TASK:
Locate each line of the data below that contains the string "with" and copy those lines out. The match is case-sensitive.

-- start EXTRACTED MATERIAL --

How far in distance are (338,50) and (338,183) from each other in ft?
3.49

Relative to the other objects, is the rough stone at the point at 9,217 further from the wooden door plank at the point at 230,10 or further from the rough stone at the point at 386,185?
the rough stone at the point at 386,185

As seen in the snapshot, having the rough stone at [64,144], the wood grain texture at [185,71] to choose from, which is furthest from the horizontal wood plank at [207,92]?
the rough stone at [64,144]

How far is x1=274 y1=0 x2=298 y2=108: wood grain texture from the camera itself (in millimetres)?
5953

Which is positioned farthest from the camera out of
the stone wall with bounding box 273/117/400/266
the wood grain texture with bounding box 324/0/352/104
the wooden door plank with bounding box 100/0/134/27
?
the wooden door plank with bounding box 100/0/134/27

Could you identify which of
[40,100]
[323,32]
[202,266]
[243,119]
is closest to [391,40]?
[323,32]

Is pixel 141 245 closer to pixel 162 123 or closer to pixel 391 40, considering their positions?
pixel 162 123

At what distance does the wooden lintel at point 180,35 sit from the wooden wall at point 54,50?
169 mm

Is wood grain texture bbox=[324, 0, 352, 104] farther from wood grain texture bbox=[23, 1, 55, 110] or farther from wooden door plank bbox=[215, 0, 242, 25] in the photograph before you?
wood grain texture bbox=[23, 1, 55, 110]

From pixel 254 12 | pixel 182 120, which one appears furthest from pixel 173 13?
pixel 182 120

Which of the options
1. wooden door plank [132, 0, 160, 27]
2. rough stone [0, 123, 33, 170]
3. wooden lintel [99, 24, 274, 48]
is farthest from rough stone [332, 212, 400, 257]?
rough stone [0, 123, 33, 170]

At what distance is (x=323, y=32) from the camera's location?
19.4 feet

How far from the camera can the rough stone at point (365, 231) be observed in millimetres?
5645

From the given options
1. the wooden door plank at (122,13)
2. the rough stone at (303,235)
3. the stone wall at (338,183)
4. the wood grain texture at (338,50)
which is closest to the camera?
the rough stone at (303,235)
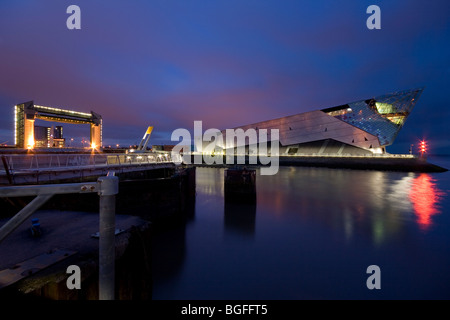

-- end EXTRACTED MATERIAL --

RESULT BELOW:
the stone wall with bounding box 273/117/400/266
the wood grain texture with bounding box 324/0/352/104
the wooden door plank with bounding box 100/0/134/27
the wooden door plank with bounding box 100/0/134/27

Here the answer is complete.